Thyme for colds and respiratory infections
Thyme is not only a much used spice in the kitchen, but has been used for centuries for its antibacterial and expectorant properties in colds. Thymus vulgaris, common thyme is used medicinally and belongs to the mint family Lamiaceae, which is native to southern Europe from the western Mediterranean to southern Italy. Thyme contains essential oils (thymol and carvacrol), which are absorbed quickly and arrive directly at the gland cells of the bronchi, where they stimulate the activity of the cilia and thus allow that the mucus is discharged more easily. It has a relaxing effect on muscles in the bronchi and helps to relieve asthma, whooping cough, laryngitis, bronchitis and dry coughs. Thyme also acts as a cough suppressant and is therefore included in many cough mixtures, especially for children. Thymol is contained in the essential oil and has antibacterial properties, which makes it one of the popular remedies for bad breath as it helps fight bacteria and infection in your mouth. An increase in bacteria in the mouth is responsible for causing bad breath. Thyme is also used as an ingredient in antiseptic mouthwashes and toothpaste which helps to cure mouth ulcers and gingivitis.

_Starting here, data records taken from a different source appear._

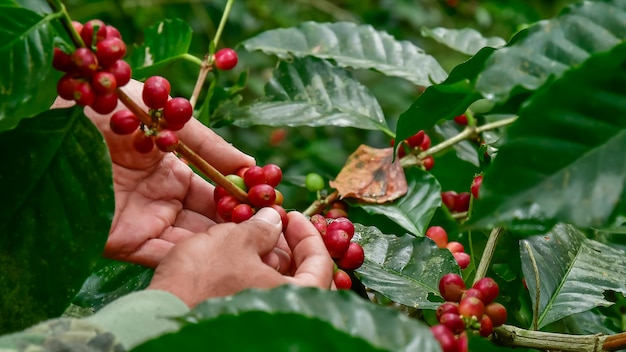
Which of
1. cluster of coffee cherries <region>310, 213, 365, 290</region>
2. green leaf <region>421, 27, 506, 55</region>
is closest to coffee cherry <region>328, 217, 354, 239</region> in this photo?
cluster of coffee cherries <region>310, 213, 365, 290</region>

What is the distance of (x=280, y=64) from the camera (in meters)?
1.60

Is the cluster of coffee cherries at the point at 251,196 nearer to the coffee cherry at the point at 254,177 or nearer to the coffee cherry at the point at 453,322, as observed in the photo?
→ the coffee cherry at the point at 254,177

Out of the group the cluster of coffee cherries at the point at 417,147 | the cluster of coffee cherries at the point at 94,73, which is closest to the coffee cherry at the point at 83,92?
the cluster of coffee cherries at the point at 94,73

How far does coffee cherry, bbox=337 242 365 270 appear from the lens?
1.10m

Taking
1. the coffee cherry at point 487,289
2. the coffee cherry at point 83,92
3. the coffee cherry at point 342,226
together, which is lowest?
the coffee cherry at point 342,226

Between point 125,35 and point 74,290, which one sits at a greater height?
point 74,290

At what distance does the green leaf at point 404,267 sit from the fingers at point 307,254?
4.2 inches

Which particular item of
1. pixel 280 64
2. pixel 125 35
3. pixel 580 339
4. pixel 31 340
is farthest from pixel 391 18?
pixel 31 340

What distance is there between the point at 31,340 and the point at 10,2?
0.41 meters

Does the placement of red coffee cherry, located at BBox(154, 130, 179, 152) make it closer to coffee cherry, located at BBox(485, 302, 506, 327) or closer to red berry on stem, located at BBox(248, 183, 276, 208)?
red berry on stem, located at BBox(248, 183, 276, 208)

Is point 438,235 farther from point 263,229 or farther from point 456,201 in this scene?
point 263,229

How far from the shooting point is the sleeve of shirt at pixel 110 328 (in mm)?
674

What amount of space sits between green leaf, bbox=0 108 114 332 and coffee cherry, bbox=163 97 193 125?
0.10 meters

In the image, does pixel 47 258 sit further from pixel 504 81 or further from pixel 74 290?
pixel 504 81
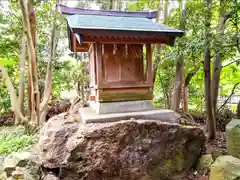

The next time you have a cough or cold, try a cup of thyme tea. For adults, add 2 teaspoons (about 2 g) of thyme with a cup of hot water just off the boil. Infuse the herb for five to ten minutes. Drink 2-3 times a day for colds, gargle regularly for mouth ulcers. The recommended daily dose for adults is 10 grams of thyme. Combinations with other medicinal plants, such as ivy leaves or marshmallow roots, which also help with colds, makes sense. The dosage for children depends on the age. For a cup of thyme tea: 0.5 – 1 g (children up to one year), 1 – 1.5 g (one to four years), 1.5 – 2 g (four to twelve years), 2 g (from twelve years onwards). Drinking the tea a few times a day can relieve cold symptoms. Combined also with the palatable primrose root, it has a helpful and healing effect.
Thyme can also be used for bathing in the event of a cold. However, only when there is no fever, hypertension, heart disease or skin disease. Then please consult your doctor.
Thyme oil can induce reflex apnoea and laryngospasm (glottis) in infants and small children up to two years and can subsequently lead to a dangerous respiratory standstill. Please avoid using it.
Thymol found in thyme oil has strong antiseptic and antibacterial properties and is used for gastrointestinal complaints, since thymol acts actively against pathogenic germs and fungi.